Last week on WLW, amidst the furor of a manufactured tempest-in-a-teapot controversy about the streetcar possibly inconveniencing some downtown festival events, the Mayor had this to say (listen
here; Cranley is at the 42-minute mark):
- "Oktoberfest will stay on Fifth street if that’s what they intend to do;”
- "There's no way I am going to stand by and let the streetcar stop, move or inconvenience the events;”
- "If these events want the streetcar operating, well great. ... But if the police chief and city manager decide it’s not safe, the solution is to run the streetcar in the Over-the-Rhine piece;”
- "There was a culture that I inherited here that thought the streetcar was more important than anything else;”
- "I'm a proud runner. ... I ran the Flying Pig Marathon in 2002. Although I'm not in shape anymore;”
- "I'm not going to make the Flying Pig Marathon have to give up…;”
- "The Chamber of Commerce was being told that they have to move;”
- "I'm sending letters out to all these major events. ... We value your event more than we value the streetcar;”
- "The culture we inherited here is that the streetcar is the end-all be-all and that is the only thing that matters in this city.”
Well, OK then.
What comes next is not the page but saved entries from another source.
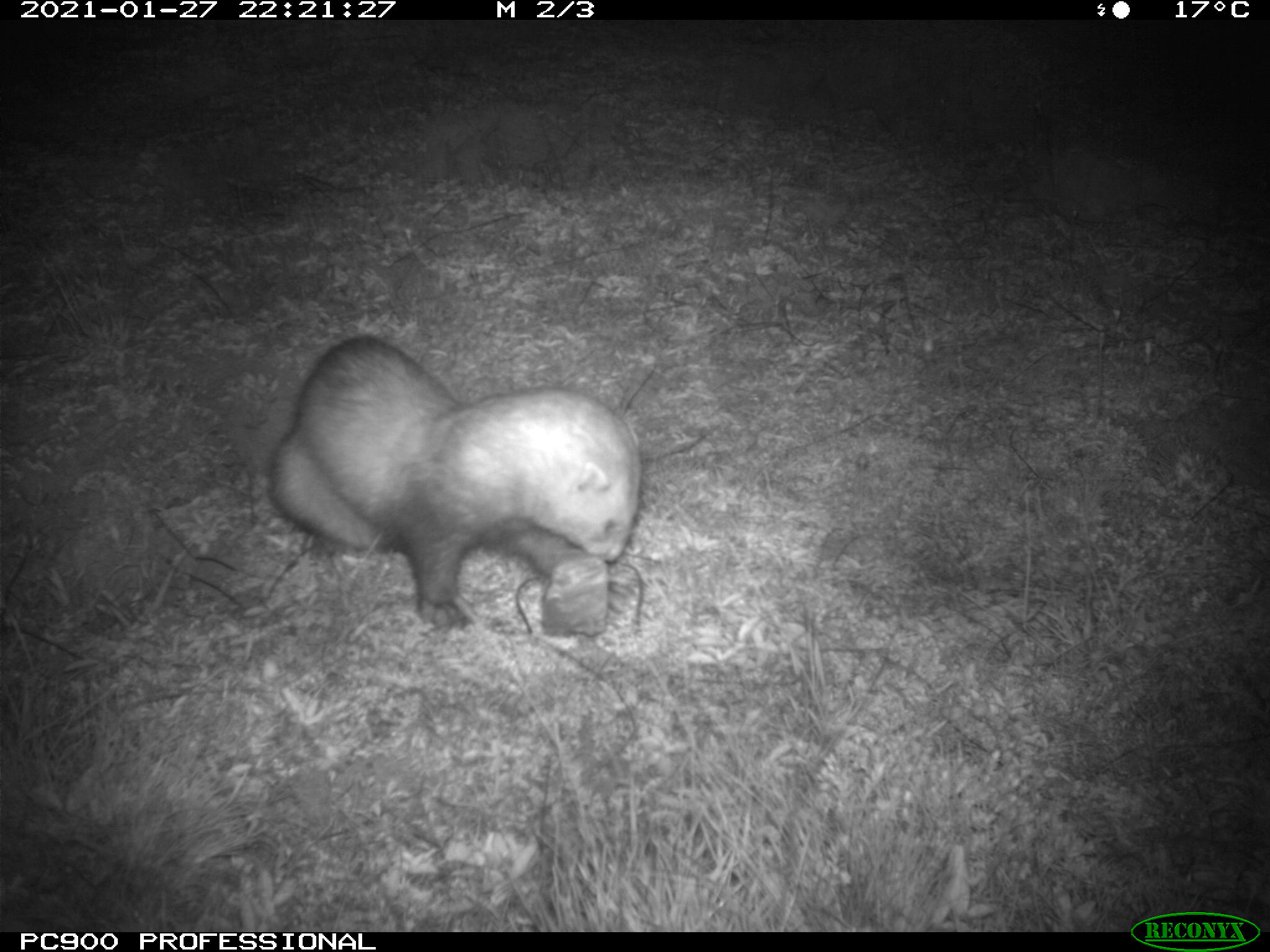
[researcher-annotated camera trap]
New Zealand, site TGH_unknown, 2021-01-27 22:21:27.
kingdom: Animalia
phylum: Chordata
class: Mammalia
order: Carnivora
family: Mustelidae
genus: Mustela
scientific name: Mustela furo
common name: ferret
If this is part of Mayor Cranley’s strategy to raise money from the private sector, to encourage them to contribute to the streetcar system’s success, it seems destined to failure. If this is “moving on,” it seems to be moving backwards.
And that is just the point. Opponents of the streetcar seem hell bent on a self-fulfilling prophecy to sabotage the project, be it by shortening the hours or frequency, squelching expansion up the hill to Uptown, fear-mongering or what have you.
It’s a mystifying discourse from those elected to lead our city.
Unofficially appointed “Voice of Reason” Vice Mayor David Mann, at a recent City Hall session, characterized the negative dialogue like this: “Sometimes I think some of us will not be happy unless the streetcar fails ... and therefore, at opportune moments, will do all that they can to contribute to a popular belief that it is failing or the wheels are off. The wheels are not off.”
I wish everyone would take a cue from Mann, who is rapidly morphing into the role of reasoned, wizened elder statesman on the issue.
The time for divisiveness has passed, he says. The challenge now is making this a success.
Our elected officials should be doing everything they can to make this first phase of the streetcar a success, and that includes doing everything to get up the hill to connect our two largest employment centers as well as the University of Cincinnati. That’s how you “move on.”
Our Mayor should be fulfilling his pledge to raise money from the private sector and corporate interests. Cincinnati deserves better than the type of pandering rhetoric we’ve seen in recent weeks. It’s time, finally, to move on.
[Note: Several weeks ago I asked the Mayor’s office if Cranley would like to sit down to sit down to discuss the topic of this column to give his side of the story or to answer email questions regarding same. I received no response.]